In terms of read performance, MongoDB wins RethinkDB by a huge margin. I do not clearly understand why though. However, considering map-reduce queries as a specialized read query, let’s talk about it here. RethinkDB parallelizes map-reduce operations across shards and CPU cores whenever possible (source: RethinkDB documentation). However, MongoDB’s map-reduce queries are painfully slow since they use only one core even if you have 32 cores (source: experience). In case you have a use-case to execute map-reduce on MongoDB, I would suggest you to translate them to aggregation queries which run on their (relatively recent and much faster) C++ based aggregation framework.

Real time feeds

With the rise of social media, we have a lot of sources which provide real-time data. To make better sense of the high-volume, high-velocity data we see everyday, we need some processing to be setup on arrival of each datapoints (aka event). The processing can be throwing the datapoint to a front-end which in turn plots it on a map like Tweet Ping dashboard or using the data point for recalculating Bollinger Bands in a chart showing real-time trends. With the advent of Apache Spark, real-time machine learning has become much easier as well. All that said, such kinds of processing should be done without much overhead when using high velocity data. For instance, if you use the most basic sample hose streaming API from Twitter to get 1% sample of all global tweets, you would get roughly 70 tweets per second.

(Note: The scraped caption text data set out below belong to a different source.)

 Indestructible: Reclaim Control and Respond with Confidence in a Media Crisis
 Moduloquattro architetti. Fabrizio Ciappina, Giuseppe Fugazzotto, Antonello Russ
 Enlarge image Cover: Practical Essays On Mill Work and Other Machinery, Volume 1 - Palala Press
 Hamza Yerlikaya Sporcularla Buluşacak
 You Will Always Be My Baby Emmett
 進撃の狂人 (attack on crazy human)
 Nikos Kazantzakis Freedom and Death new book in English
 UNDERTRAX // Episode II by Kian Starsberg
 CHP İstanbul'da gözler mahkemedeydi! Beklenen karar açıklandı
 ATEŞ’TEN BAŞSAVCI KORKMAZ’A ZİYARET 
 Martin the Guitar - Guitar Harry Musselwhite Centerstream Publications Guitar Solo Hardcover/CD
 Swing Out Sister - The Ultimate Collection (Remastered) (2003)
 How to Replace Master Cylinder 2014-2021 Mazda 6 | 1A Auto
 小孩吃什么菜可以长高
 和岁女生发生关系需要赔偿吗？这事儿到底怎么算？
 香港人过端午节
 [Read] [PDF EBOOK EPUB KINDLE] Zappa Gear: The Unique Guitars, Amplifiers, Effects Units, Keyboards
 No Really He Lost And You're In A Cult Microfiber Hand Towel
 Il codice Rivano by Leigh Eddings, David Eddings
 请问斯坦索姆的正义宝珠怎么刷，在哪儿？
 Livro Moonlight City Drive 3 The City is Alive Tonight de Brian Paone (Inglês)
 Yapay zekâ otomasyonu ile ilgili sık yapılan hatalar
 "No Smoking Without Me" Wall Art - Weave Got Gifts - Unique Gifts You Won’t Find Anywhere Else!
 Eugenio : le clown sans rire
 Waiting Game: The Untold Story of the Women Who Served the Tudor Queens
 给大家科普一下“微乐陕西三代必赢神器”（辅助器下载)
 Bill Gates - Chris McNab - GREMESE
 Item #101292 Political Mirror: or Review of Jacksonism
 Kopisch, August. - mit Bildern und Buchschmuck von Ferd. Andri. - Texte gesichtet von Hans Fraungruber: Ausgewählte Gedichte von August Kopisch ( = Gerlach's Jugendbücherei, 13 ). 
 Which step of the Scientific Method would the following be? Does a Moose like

MongoDB’s advised way of going about it is to use tailable cursors which was originally inspired by tail -f command in UNIX systems which we generally use to monitor log files. However, the catch is that tailable cursors can be created only for special collections called capped collections. Making a collection callable is possible only when we create the collection. This basically takes two lines in python.

db.createCollection("capped_collection", { size: 1000, capped: true })

cur = db.capped_collection.find(tailable=True)

Tailable cursors and capped collection would work only for insertions. If you are interested in all operations on the collection, the way to go is to poll the operational logs files called oplog. There are tools around this like mongo-watch to make our lives easier. And the oplog way doesn’t require any kind of special collections.

RethinkDB provides a very intuitive way to get notifications on changes. The composability ReQL allows helps us to chain operations in any order giving us much more flexibility than what was possible with MongoDB. A simple ReQL snippet like

for change in r.db("test_db").table("test_table").changes().run(connection):
	print change

gives us real-time notification. You can take a look at the documentation on this feature to appreciate the level of flexibility it provides.

Hopefully, this blog post gave an overall idea on where RethinkDB and MongoDB stand and if they are suitable for your project. In my case, given the tolerance to lossy writes on machine failure and need for faster reads & writes than RethinkDB’s, my projects are going to stay with MongoDB, while I wait for RethinkDB to become more impressive in terms of performance.